Text to read ::

You are given a binary array nums containing only 0s and 1s. Your task is to find the maximum number of consecutive 1s present in the array.

For example:

  1. If nums = [1, 1, 0, 1, 1, 1], the function should return 3 because the longest consecutive sequence of 1s is of length 3 (the last three elements).
  2. If nums = [1, 0, 1, 1, 0, 1], the function should return 2 because the longest consecutive sequence of 1s is of length 2.
  3. If nums = [0, 0, 0], the function should return 0 because there are no 1s.
  4. If nums = [1, 1, 1, 1], the function should return 4 because all elements are 1s.
  5. If nums = [], the function should return 0 because the array is empty.

Write a function that efficiently calculates the maximum number of consecutive 1s in a given binary array. Consider the time and space complexity of your solution.

Solution


Naive Approach

The most straightforward approach is to iterate through the array and keep track of the current consecutive 1s and the maximum consecutive 1s seen so far. When we encounter a 0, we reset the current consecutive count to 0. Otherwise, we increment the count and update the maximum count if necessary.

Code (Python):

def find_max_consecutive_ones_naive(nums):
    max_count = 0
    current_count = 0
    for num in nums:
        if num == 1:
            current_count += 1
            max_count = max(max_count, current_count)
        else:
            current_count = 0
    return max_count

Complexity Analysis:

  • Time Complexity: O(n), where n is the length of the array, as we iterate through the array once.
  • Space Complexity: O(1), as we only use a constant amount of extra space for the max_count and current_count variables.

Jobs ::
• 1. Print the part of the text on consecutive 1s that opens with the words containing "You are given" and closes with "last three elements).".
• 2. Answer these from the text on consecutive 1s:
(a) What should the function return for nums = [0, 0, 0]?
(b) In the naive approach, what happens to the current count when a 0 is encountered?
(c) What space complexity is given for the naive approach?
• 3. Please pick up the text on consecutive 1s from its last sentence and keep writing it.
The items have no connection to the text on consecutive 1s.

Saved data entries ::
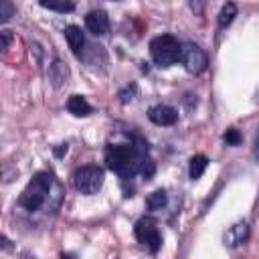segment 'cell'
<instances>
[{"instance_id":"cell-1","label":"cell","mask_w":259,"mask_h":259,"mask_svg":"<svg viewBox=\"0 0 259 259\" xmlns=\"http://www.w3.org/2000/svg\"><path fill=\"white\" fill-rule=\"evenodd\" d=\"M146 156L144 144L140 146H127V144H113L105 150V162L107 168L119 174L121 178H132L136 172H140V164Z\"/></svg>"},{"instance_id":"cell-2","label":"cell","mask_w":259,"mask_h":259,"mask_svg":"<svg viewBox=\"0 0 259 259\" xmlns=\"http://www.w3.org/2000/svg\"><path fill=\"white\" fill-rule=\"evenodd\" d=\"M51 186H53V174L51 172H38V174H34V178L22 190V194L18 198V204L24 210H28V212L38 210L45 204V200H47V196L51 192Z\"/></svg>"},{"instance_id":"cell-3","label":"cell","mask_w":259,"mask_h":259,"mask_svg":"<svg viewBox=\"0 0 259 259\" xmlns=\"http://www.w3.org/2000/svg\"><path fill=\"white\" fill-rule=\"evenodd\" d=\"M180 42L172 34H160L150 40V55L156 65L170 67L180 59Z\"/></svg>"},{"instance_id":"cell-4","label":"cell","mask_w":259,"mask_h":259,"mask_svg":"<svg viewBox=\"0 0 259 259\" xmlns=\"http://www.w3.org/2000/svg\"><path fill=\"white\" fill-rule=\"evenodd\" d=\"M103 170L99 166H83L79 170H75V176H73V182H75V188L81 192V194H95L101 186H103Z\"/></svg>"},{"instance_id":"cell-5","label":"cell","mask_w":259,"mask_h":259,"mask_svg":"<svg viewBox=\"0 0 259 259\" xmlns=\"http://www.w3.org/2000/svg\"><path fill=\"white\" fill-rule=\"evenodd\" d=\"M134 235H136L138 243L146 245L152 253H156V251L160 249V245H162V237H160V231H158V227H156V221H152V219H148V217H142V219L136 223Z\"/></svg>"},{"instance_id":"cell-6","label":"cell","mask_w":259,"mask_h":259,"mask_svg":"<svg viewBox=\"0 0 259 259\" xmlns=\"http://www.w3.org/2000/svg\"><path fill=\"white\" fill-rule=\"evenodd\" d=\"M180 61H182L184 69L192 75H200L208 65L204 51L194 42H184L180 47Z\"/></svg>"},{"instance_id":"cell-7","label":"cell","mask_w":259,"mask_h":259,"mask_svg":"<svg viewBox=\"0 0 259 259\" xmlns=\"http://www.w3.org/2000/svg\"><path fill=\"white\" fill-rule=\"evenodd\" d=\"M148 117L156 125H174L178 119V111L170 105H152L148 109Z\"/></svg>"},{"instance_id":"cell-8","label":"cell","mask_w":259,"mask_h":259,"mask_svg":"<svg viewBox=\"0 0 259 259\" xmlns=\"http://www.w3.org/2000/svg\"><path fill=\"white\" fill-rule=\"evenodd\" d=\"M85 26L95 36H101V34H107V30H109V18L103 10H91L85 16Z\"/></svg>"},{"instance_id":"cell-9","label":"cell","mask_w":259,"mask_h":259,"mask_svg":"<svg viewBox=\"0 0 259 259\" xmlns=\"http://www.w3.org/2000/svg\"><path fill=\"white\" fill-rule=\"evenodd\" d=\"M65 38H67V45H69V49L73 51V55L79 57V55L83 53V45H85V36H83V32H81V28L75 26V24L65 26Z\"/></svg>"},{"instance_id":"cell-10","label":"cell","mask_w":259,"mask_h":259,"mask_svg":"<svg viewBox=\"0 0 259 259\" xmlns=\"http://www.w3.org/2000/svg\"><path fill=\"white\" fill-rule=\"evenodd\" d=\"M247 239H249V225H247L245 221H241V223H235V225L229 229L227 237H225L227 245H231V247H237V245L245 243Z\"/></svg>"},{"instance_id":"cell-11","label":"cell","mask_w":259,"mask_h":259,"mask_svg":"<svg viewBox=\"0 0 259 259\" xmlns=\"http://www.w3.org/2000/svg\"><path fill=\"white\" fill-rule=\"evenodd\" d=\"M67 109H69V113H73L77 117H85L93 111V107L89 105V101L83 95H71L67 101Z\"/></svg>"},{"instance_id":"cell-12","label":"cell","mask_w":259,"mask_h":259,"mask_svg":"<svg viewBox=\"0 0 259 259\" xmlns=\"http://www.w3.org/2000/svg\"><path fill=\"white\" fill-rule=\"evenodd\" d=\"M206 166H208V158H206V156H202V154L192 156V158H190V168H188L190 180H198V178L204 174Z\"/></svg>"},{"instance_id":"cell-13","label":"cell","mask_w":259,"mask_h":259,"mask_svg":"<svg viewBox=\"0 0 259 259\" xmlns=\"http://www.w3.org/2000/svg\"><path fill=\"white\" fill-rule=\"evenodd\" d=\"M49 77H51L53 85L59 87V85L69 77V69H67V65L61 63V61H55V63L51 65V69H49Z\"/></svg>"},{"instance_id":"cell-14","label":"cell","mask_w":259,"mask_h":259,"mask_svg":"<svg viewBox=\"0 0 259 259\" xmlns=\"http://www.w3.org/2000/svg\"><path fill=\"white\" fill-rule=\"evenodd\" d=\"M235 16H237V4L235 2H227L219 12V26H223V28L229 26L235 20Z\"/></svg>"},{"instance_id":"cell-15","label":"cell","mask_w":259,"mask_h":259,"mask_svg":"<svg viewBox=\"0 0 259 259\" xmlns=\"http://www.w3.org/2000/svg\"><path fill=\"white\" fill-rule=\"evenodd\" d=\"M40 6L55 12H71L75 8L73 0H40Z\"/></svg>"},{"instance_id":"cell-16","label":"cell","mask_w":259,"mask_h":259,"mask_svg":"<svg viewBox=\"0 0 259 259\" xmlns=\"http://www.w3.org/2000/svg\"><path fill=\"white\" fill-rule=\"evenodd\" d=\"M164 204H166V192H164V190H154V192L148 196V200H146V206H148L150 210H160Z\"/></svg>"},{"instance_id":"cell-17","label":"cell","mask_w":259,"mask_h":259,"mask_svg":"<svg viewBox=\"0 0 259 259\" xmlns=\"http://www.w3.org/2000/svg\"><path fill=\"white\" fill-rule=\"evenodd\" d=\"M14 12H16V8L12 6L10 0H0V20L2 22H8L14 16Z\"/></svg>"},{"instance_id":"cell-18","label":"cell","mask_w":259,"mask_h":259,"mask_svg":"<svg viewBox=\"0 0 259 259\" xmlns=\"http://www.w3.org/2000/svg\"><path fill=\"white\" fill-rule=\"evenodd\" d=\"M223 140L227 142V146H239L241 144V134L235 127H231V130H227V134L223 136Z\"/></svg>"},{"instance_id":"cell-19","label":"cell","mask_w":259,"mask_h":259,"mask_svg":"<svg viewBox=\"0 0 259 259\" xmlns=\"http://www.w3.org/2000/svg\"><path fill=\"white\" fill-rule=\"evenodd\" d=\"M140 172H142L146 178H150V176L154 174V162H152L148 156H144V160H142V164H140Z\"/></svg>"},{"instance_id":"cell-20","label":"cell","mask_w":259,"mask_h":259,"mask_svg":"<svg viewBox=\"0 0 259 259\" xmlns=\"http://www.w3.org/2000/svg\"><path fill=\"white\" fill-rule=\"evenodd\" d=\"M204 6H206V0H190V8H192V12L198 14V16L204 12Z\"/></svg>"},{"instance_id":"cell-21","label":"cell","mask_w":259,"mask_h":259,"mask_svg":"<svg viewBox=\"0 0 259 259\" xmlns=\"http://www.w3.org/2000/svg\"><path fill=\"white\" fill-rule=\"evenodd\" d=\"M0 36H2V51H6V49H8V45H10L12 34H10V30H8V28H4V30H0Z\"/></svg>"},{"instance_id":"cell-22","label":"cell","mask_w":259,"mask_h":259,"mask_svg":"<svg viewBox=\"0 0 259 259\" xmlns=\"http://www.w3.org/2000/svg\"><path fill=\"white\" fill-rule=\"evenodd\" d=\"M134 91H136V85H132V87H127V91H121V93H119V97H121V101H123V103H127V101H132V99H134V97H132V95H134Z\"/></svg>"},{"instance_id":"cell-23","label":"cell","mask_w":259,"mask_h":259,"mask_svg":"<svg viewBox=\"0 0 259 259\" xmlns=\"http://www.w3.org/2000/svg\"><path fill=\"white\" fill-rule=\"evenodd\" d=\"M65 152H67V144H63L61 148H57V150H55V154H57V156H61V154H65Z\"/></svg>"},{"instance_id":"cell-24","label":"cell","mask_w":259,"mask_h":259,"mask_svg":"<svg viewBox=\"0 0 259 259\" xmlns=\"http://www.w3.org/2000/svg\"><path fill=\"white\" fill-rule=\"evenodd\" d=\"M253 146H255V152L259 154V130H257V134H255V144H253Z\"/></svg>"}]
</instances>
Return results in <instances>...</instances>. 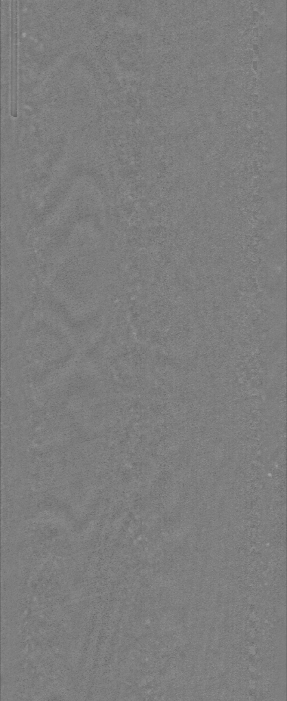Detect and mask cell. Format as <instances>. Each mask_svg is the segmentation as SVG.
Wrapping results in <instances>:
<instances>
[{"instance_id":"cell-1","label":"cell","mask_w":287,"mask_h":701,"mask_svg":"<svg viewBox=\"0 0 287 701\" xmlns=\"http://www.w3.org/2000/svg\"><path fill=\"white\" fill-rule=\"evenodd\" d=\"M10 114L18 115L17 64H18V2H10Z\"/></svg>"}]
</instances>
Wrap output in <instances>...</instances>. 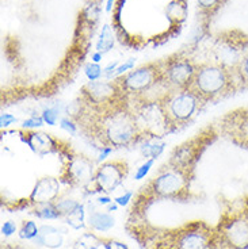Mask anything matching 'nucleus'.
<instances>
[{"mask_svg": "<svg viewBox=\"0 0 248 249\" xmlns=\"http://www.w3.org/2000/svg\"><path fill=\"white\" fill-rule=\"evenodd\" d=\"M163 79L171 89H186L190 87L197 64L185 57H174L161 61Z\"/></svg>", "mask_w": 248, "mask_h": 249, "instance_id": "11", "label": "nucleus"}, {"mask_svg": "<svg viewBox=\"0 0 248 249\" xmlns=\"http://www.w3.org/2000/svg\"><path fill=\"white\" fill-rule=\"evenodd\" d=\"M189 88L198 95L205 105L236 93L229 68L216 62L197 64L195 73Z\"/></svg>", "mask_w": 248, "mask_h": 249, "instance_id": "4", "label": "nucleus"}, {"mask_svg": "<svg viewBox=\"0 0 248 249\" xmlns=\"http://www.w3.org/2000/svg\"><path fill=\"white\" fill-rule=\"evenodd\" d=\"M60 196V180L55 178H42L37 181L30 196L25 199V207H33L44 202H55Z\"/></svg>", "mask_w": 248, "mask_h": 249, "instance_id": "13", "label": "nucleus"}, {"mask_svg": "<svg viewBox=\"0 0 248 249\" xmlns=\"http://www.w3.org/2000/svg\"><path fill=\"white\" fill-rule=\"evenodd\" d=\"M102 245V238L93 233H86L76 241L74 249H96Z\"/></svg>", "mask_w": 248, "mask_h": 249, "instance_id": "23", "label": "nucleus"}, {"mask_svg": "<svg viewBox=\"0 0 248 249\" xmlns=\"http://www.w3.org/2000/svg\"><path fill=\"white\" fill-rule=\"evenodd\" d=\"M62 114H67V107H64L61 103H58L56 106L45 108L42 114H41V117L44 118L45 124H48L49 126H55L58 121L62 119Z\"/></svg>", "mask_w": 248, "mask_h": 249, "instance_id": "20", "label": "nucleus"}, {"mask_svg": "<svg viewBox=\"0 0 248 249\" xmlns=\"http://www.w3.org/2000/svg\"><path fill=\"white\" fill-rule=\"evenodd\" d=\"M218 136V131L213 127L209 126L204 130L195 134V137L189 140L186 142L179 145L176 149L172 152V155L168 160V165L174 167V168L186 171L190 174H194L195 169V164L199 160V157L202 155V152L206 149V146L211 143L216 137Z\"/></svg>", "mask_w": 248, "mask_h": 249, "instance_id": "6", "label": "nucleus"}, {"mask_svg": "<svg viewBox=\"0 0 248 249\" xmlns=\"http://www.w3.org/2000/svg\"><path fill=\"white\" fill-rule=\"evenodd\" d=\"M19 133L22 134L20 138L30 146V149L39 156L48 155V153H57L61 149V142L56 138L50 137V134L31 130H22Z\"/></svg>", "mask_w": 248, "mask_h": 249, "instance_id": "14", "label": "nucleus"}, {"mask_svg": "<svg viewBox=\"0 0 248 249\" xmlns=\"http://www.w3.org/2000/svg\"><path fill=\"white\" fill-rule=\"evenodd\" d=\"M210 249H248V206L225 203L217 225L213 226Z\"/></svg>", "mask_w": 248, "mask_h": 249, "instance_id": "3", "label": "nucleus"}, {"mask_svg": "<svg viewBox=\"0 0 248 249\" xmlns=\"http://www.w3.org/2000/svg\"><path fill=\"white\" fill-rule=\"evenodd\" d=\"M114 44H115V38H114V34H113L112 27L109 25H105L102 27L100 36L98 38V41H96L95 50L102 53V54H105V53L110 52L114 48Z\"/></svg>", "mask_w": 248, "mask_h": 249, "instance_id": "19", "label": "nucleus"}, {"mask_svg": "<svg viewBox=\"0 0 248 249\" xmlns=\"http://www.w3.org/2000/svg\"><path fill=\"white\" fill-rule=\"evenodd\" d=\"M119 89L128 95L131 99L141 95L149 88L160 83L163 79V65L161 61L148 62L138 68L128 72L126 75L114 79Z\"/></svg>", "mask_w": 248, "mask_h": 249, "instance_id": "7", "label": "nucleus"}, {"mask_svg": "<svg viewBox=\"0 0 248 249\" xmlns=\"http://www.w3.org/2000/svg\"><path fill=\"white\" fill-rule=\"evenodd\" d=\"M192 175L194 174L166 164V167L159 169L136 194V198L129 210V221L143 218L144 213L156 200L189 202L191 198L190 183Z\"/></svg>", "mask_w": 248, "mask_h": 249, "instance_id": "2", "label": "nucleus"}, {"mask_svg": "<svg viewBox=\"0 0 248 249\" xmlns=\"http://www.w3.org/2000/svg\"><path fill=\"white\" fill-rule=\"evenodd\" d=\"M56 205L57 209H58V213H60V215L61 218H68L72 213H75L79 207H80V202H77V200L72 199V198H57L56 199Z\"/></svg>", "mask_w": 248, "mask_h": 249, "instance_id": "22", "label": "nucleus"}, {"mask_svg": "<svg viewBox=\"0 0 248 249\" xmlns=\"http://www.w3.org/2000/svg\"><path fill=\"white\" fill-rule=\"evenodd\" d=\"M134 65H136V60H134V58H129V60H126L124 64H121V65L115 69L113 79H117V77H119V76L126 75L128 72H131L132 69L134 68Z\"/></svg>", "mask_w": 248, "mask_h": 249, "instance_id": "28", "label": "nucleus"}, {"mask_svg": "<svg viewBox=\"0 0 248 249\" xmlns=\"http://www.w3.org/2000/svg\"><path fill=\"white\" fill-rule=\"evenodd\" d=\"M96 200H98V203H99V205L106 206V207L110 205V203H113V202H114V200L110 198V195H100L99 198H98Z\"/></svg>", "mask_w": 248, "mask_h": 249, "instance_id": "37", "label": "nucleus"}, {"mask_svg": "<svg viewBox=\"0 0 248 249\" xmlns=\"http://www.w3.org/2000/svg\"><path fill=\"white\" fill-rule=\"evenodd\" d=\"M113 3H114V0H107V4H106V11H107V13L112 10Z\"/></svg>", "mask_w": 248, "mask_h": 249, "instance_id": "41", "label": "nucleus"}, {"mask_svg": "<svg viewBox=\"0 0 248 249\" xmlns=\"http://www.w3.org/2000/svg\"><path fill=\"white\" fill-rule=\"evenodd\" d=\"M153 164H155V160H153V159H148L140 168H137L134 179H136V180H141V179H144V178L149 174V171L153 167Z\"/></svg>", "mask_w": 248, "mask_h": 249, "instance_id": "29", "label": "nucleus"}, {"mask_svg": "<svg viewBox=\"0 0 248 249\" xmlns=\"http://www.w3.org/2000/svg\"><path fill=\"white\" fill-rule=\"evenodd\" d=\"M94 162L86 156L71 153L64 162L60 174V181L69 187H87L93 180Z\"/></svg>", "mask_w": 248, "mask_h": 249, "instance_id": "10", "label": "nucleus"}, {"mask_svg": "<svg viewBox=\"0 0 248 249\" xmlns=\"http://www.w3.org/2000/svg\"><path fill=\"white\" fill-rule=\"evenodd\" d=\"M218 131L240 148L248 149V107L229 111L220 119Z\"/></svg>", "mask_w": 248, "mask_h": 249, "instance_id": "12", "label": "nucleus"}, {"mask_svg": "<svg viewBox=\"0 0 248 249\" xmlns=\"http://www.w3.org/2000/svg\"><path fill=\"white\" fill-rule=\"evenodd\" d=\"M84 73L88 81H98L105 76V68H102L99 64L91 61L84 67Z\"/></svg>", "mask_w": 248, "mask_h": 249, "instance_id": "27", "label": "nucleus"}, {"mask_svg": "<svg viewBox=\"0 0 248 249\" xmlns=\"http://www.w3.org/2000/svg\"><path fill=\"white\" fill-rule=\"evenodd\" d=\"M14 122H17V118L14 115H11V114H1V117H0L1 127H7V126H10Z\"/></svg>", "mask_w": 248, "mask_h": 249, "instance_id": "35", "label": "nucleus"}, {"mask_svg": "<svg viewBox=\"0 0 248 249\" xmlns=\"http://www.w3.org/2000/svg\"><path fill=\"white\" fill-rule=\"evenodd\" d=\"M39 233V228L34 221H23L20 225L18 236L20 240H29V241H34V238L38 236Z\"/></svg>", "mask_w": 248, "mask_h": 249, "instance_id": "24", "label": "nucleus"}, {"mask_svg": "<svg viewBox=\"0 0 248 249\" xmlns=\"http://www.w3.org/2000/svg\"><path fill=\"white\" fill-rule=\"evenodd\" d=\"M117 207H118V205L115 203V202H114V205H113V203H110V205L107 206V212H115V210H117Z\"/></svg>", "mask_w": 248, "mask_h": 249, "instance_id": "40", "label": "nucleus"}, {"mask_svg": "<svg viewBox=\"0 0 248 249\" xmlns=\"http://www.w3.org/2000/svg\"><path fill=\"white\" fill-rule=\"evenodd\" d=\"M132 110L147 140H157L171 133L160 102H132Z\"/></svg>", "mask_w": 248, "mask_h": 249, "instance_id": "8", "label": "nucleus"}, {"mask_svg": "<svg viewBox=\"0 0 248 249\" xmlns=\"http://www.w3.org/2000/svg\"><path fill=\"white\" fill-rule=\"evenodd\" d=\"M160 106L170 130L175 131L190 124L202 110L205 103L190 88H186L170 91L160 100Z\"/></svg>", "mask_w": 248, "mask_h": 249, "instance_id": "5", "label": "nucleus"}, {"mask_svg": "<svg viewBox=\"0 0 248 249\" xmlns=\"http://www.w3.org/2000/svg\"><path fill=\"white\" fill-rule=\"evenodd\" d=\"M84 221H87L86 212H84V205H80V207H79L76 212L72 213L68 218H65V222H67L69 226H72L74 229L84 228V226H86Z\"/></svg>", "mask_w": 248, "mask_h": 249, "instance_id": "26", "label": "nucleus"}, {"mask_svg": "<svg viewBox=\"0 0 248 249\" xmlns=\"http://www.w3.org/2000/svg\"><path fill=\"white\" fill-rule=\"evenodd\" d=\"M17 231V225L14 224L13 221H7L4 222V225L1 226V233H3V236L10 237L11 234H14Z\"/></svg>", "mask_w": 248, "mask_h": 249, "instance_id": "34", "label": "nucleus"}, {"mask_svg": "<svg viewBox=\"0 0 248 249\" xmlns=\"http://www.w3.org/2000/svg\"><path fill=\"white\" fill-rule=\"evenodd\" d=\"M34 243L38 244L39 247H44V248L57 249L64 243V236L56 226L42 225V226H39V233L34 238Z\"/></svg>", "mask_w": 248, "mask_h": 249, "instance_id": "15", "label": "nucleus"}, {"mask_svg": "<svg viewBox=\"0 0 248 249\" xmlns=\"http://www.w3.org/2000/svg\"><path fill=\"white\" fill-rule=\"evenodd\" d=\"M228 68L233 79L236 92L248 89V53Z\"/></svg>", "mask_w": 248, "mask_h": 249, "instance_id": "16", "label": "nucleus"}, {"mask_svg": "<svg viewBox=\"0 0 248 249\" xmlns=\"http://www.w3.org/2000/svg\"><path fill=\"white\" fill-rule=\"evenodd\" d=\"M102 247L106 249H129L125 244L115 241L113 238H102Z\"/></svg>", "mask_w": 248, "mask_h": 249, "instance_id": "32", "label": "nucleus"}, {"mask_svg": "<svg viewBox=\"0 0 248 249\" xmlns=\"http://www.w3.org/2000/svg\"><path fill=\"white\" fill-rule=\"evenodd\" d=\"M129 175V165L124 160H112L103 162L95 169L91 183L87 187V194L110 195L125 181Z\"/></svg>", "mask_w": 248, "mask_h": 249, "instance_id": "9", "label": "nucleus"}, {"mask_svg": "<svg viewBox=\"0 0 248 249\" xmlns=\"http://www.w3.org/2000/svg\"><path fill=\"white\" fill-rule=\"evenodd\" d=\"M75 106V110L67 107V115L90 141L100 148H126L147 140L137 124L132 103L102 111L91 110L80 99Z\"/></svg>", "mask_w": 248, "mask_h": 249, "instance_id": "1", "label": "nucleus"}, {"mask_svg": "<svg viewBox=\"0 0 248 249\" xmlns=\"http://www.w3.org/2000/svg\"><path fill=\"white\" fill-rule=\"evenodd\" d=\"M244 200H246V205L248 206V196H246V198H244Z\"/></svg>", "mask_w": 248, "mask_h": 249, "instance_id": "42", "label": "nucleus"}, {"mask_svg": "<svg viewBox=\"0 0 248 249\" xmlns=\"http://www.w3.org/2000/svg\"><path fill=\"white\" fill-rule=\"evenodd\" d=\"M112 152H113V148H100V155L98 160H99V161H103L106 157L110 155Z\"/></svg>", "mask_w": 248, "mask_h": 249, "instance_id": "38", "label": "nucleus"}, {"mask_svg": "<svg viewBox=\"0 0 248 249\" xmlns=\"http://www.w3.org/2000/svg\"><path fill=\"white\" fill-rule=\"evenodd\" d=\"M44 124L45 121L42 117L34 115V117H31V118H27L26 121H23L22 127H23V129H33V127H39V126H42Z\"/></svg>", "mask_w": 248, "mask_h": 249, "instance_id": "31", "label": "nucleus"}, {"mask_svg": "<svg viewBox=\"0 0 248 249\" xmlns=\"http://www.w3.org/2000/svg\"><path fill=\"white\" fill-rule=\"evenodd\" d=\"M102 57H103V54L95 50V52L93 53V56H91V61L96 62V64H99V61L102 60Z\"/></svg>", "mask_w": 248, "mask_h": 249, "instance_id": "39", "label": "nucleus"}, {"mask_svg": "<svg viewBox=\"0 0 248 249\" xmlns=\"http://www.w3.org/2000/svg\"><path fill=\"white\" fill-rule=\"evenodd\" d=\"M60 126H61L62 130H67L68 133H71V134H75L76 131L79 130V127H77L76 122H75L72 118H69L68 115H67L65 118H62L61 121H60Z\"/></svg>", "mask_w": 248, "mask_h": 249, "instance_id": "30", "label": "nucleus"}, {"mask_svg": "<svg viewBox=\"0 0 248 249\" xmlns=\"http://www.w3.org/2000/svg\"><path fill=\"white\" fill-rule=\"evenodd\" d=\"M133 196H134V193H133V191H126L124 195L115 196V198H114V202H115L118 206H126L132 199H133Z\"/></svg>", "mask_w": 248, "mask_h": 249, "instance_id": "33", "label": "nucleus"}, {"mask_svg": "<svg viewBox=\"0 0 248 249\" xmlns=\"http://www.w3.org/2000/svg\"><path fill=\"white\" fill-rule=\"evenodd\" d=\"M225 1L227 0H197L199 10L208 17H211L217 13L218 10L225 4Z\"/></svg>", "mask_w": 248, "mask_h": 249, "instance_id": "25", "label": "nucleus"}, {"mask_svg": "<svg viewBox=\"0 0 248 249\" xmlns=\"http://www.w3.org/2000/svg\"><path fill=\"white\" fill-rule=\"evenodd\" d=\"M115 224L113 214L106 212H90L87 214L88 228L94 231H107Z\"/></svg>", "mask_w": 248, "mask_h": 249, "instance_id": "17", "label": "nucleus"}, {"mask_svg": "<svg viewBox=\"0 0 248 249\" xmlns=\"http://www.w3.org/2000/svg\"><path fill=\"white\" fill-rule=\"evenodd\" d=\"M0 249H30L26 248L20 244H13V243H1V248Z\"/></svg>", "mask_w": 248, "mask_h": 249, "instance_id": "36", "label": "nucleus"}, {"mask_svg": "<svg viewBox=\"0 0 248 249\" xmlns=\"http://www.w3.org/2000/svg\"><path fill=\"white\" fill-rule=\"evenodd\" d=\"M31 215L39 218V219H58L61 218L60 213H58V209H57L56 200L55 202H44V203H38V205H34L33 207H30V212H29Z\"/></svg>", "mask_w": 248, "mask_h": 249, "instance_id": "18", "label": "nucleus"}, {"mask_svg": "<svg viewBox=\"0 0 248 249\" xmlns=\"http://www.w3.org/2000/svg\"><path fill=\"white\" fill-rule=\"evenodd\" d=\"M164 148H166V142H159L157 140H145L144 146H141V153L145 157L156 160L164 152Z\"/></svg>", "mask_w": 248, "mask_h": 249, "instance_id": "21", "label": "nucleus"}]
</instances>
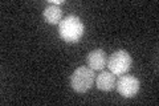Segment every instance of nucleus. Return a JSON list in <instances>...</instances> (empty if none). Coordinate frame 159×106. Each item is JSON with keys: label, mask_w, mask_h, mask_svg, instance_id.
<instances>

The responses ::
• 1.
You are given a binary array nums containing only 0s and 1s. Your task is to find the maximum number of consecutive 1s present in the array.

For example:

  1. If nums = [1, 1, 0, 1, 1, 1], the function should return 3 because the longest consecutive sequence of 1s is of length 3 (the last three elements).

• 2.
(a) 0
(b) It is reset to 0.
(c) O(1)

• 3.
Optimal Approach

The naive approach is already quite efficient, so there's not a significant optimization to be made in terms of time complexity. The optimal approach is essentially the same as the naive approach, focusing on code clarity and conciseness.

Code (Python):

def find_max_consecutive_ones_optimal(nums):
    max_count = 0
    current_count = 0
    for num in nums:
        if num == 1:
            current_count += 1
        else:
            max_count = max(max_count, current_count)
            current_count = 0
    return max(max_count, current_count)

Complexity Analysis:

  • Time Complexity: O(n), where n is the length of the array.
  • Space Complexity: O(1).

Edge Cases

  • Empty Array: If the input array is empty, the maximum number of consecutive 1s should be 0. The provided code handles this case correctly since the initial max_count is 0.
  • Array with all 0s: If the array contains only 0s, the code will also correctly return 0.
  • Array with all 1s: If the array contains only 1s, the code will iterate through all elements, incrementing current_count. After the loop, the max_count will be updated with current_count, effectively returning the length of the array.